__Description of the task__.
Type out every line below exactly as it reads.

"""

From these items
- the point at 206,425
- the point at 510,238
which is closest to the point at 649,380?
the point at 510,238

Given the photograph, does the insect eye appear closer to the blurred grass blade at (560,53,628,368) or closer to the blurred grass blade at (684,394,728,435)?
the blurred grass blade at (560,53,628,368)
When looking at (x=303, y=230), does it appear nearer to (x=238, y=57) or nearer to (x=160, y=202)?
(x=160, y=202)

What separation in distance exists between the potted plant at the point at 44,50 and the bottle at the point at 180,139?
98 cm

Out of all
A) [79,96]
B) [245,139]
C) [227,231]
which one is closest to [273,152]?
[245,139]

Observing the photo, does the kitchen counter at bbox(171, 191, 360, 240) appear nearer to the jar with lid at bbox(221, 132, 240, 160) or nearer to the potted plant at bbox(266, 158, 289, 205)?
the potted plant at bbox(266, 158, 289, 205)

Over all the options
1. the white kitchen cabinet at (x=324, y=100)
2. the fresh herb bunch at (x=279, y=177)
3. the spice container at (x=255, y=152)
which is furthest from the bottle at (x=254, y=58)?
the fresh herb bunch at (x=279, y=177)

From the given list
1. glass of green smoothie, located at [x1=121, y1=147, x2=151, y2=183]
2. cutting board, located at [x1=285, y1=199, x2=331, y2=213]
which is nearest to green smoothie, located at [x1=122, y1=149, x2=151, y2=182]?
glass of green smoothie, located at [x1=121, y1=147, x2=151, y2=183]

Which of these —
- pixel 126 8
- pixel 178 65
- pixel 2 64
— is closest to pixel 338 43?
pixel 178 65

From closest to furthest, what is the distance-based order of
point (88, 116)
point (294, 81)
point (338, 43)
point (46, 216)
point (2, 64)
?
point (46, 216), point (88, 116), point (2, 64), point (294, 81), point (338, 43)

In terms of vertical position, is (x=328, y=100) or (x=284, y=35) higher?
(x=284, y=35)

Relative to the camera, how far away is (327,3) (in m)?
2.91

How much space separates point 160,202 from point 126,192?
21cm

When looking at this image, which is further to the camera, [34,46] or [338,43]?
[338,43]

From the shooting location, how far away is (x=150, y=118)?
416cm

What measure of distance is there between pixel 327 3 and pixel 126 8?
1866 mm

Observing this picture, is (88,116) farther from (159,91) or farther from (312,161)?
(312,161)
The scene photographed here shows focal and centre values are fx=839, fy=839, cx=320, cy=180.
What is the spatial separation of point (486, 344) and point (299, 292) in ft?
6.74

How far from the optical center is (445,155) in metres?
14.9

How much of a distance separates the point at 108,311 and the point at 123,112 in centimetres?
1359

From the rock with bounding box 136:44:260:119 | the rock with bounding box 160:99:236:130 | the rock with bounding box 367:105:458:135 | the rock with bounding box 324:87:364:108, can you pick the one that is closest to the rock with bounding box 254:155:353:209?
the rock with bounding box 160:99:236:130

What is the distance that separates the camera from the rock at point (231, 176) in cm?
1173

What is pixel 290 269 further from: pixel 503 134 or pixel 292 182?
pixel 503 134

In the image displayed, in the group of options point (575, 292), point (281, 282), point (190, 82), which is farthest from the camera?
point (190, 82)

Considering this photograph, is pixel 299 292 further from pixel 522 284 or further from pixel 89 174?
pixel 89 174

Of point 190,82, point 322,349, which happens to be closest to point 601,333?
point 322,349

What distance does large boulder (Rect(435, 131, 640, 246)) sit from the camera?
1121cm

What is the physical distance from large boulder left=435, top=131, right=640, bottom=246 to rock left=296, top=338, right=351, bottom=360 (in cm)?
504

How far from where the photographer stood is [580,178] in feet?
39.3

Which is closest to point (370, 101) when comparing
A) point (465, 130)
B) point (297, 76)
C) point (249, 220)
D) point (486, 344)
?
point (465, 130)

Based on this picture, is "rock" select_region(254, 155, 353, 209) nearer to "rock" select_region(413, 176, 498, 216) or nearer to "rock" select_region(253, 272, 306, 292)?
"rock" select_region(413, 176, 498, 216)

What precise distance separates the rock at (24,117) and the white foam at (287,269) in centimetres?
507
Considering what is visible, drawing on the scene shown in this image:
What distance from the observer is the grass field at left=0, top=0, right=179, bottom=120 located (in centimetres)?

"""

__Exercise output__.
From these items
- the point at 206,425
- the point at 510,238
which is closest to the point at 649,380?
the point at 510,238

Given the photograph, does the insect eye appear closer to the blurred grass blade at (560,53,628,368) or closer to the blurred grass blade at (684,394,728,435)?
the blurred grass blade at (560,53,628,368)
When looking at (x=303, y=230), does it appear nearer to (x=238, y=57) or nearer to (x=160, y=202)?
(x=160, y=202)

What separation in distance exists between the potted plant at the point at 44,50 and the bottle at the point at 180,139?
98 cm

Out of all
A) [79,96]
B) [245,139]
C) [227,231]
which one is closest to [273,152]?
[245,139]

Observing the photo, does the kitchen counter at bbox(171, 191, 360, 240) appear nearer to the jar with lid at bbox(221, 132, 240, 160) or nearer to the potted plant at bbox(266, 158, 289, 205)?
the potted plant at bbox(266, 158, 289, 205)

Over all the options
1. the white kitchen cabinet at (x=324, y=100)
2. the fresh herb bunch at (x=279, y=177)
3. the spice container at (x=255, y=152)
which is furthest from the bottle at (x=254, y=58)?
the fresh herb bunch at (x=279, y=177)

From the given list
1. glass of green smoothie, located at [x1=121, y1=147, x2=151, y2=183]
2. cutting board, located at [x1=285, y1=199, x2=331, y2=213]
which is nearest to green smoothie, located at [x1=122, y1=149, x2=151, y2=182]?
glass of green smoothie, located at [x1=121, y1=147, x2=151, y2=183]

Which of these —
- pixel 126 8
- pixel 178 65
- pixel 2 64
— is closest to pixel 338 43?
pixel 178 65

From closest to furthest, what is the distance-based order of
point (88, 116)
point (294, 81)
point (338, 43)
point (46, 216)
point (2, 64)
?
point (46, 216), point (88, 116), point (2, 64), point (294, 81), point (338, 43)

In terms of vertical position, is (x=328, y=100) or (x=284, y=35) higher?
(x=284, y=35)

Relative to the camera, how far away is (327,3) (in m)?
2.91

How much space separates point 160,202 from point 126,192?
21cm

When looking at this image, which is further to the camera, [34,46] or [338,43]?
[338,43]

From the shooting location, how far away is (x=150, y=118)?
416cm

What measure of distance is there between pixel 327 3 and pixel 126 8?
1866 mm

Observing this picture, is (88,116) farther from (159,91) or farther from (312,161)?
(312,161)
The scene photographed here shows focal and centre values are fx=839, fy=839, cx=320, cy=180.
What is the spatial separation of point (486, 344) and point (299, 292) in ft?
6.74

How far from the optical center is (445,155) in metres?
14.9

How much of a distance separates the point at 108,311 and the point at 123,112 in centimetres?
1359

From the rock with bounding box 136:44:260:119 | the rock with bounding box 160:99:236:130 | the rock with bounding box 367:105:458:135 | the rock with bounding box 324:87:364:108, can you pick the one that is closest to the rock with bounding box 254:155:353:209?
the rock with bounding box 160:99:236:130

What is the distance that separates the camera from the rock at point (231, 176) in cm?
1173

What is pixel 290 269 further from: pixel 503 134 or pixel 292 182?
pixel 503 134

In the image displayed, in the group of options point (575, 292), point (281, 282), point (190, 82), which is farthest from the camera?
point (190, 82)

Considering this photograph, is pixel 299 292 further from pixel 522 284 or further from pixel 89 174?
pixel 89 174

Of point 190,82, point 322,349, which happens to be closest to point 601,333?
point 322,349

What distance does large boulder (Rect(435, 131, 640, 246)) sit from the camera?
1121cm

What is the physical distance from large boulder left=435, top=131, right=640, bottom=246 to rock left=296, top=338, right=351, bottom=360 (in cm)?
504

How far from where the photographer stood is [580,178] in feet?
39.3

Which is closest to point (370, 101) when comparing
A) point (465, 130)
B) point (297, 76)
C) point (249, 220)
D) point (486, 344)
?
point (465, 130)

Based on this picture, is "rock" select_region(254, 155, 353, 209) nearer to "rock" select_region(413, 176, 498, 216) or nearer to "rock" select_region(253, 272, 306, 292)?
"rock" select_region(413, 176, 498, 216)

What precise distance separates the rock at (24,117) and the white foam at (287,269) in centimetres?
507
Considering what is visible, drawing on the scene shown in this image:
What distance from the observer is the grass field at left=0, top=0, right=179, bottom=120 located (in centimetres)?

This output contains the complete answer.